The workforce and skills shortage is the most important factor that will affect long-term profitability according to 70% of the respondents in PwC CEO Survey 2023, PwC said in a press release.
Other threats to long-term performance include changing consumer preferences, regulatory developments, the emergence of new technologies, the transition to new energy sources and supply chain disruptions.
In the short term, 73% of respondents plan to invest in process automation, new technologies and employee development.
“The survey also gives us good news, as it is encouraging that 60% of the investments they make are aimed at reinventing companies, and 40% are focused on current consolidation," Dinu Bumbacea, country managing partner at PwC Romania, said.
Most Romanian CEOs (48%) see inflation as the main threat to business development in 2023, followed closely by geopolitical conflict (42%) and macroeconomic volatility (38%). Over a five-year period, risk assessments change, with macroeconomic volatility being perceived as the main threat, followed by inflation and geopolitical conflict.

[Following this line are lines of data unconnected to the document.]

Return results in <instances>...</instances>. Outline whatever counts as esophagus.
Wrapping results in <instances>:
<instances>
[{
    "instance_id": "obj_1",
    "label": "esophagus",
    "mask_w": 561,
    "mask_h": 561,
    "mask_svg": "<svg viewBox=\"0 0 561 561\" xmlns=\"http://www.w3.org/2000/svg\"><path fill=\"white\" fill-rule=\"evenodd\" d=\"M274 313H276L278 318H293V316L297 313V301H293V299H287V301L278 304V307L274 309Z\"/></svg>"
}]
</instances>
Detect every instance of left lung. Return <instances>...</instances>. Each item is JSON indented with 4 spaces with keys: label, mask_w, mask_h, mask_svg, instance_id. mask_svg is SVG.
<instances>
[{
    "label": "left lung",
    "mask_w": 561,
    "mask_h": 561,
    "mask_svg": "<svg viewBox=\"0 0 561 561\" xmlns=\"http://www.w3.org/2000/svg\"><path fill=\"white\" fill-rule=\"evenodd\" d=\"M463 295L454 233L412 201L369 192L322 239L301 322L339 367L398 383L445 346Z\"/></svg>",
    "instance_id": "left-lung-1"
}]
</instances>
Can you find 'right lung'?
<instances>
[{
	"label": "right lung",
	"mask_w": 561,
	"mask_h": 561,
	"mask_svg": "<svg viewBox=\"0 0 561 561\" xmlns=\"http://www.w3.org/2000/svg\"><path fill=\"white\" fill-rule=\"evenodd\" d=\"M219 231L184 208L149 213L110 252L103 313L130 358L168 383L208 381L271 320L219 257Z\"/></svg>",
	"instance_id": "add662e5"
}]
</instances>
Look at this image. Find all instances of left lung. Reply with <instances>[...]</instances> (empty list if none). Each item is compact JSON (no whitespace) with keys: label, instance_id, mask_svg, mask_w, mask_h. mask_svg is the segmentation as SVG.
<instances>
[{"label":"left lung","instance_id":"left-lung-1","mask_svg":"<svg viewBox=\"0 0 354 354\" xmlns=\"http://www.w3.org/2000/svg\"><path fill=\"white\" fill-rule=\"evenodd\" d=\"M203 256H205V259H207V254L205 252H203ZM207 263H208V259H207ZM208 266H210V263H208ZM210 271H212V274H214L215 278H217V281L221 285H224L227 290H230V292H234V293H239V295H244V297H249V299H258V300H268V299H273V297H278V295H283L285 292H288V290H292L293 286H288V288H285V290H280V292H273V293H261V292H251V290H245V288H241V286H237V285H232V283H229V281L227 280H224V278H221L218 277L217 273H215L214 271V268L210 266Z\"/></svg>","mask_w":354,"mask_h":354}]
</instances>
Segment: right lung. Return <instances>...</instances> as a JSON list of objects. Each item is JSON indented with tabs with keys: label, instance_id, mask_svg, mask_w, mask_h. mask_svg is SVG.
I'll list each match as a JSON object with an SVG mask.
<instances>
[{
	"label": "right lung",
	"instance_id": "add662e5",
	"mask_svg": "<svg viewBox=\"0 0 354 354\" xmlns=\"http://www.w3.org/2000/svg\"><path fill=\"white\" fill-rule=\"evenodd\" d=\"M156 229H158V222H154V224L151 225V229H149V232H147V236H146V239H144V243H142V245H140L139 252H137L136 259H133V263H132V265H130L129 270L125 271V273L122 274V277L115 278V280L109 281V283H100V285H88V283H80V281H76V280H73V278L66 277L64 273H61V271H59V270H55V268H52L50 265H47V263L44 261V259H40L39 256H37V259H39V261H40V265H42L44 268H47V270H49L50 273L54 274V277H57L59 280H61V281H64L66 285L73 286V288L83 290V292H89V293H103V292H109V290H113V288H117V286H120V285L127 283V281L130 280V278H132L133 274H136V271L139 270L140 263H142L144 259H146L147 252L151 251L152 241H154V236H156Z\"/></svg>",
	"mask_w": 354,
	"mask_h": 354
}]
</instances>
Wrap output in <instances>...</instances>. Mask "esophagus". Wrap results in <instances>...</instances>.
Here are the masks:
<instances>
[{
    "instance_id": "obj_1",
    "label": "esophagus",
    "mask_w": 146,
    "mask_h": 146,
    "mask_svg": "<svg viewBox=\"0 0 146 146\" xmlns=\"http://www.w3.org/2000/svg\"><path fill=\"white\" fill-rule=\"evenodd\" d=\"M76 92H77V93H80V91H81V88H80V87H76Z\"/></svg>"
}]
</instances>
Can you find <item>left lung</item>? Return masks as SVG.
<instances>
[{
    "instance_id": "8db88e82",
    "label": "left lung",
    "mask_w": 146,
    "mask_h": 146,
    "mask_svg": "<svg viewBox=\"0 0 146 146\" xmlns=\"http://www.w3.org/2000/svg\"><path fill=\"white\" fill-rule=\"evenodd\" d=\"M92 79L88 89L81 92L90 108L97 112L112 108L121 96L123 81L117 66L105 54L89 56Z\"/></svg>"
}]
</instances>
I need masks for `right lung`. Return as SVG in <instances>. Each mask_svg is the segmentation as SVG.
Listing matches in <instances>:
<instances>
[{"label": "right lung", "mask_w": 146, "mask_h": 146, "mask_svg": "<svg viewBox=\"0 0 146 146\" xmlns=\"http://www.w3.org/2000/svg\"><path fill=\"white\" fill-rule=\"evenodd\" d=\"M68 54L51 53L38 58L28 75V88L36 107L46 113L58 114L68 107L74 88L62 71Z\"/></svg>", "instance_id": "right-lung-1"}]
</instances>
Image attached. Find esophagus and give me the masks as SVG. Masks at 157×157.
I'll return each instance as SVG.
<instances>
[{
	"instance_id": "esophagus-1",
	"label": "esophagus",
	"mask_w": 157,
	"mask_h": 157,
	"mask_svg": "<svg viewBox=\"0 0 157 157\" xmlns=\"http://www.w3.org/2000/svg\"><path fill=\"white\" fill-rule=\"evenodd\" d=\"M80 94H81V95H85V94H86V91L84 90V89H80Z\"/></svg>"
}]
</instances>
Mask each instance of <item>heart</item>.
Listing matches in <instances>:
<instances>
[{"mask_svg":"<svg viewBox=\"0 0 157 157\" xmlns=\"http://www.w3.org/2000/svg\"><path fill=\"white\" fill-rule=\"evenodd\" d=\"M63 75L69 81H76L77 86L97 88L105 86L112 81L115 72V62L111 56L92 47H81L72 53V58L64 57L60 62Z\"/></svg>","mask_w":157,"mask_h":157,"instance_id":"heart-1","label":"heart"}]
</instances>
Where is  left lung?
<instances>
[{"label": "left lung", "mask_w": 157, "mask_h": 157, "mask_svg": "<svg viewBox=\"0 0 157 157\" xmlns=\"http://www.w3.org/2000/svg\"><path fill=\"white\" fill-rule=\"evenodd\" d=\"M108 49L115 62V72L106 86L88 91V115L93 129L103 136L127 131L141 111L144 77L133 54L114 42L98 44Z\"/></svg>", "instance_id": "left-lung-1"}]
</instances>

In order to boost revenue growth and cut costs, 92% of Romanian executives are already reducing operating expenses or plan to do so in the next 12 months.
Around two-thirds of Romanian CEOs aren’t considering layoffs, with three in five not even mulling a hiring freeze. The other third of respondents said they have already started a layoff programme or are planning to do so, compared to 39% of CEOs globally.
Fifty-two percent of Romanian executives plan to maintain their pace of investment, while 44% have already decreased or plan to decrease investments.
Romanian executives still see Germany as the most attractive foreign market for growth opportunities, echoing their preferences from several other annual surveys. The U.S. ranked second, mirroring the previous year’s results, followed by France, Austria, Moldova, Hungary and Bulgaria, up from previous positions. China dropped from third place in 2022, to second last. Poland re-entered the top-ten most important export markets, while Russia dropped out of the ranking, PwC said.
PwC said in January that Romanian CEOs feel more confident about their national economy than the global economy, with 62% expecting a local slowdown and 75% anticipating a global decline.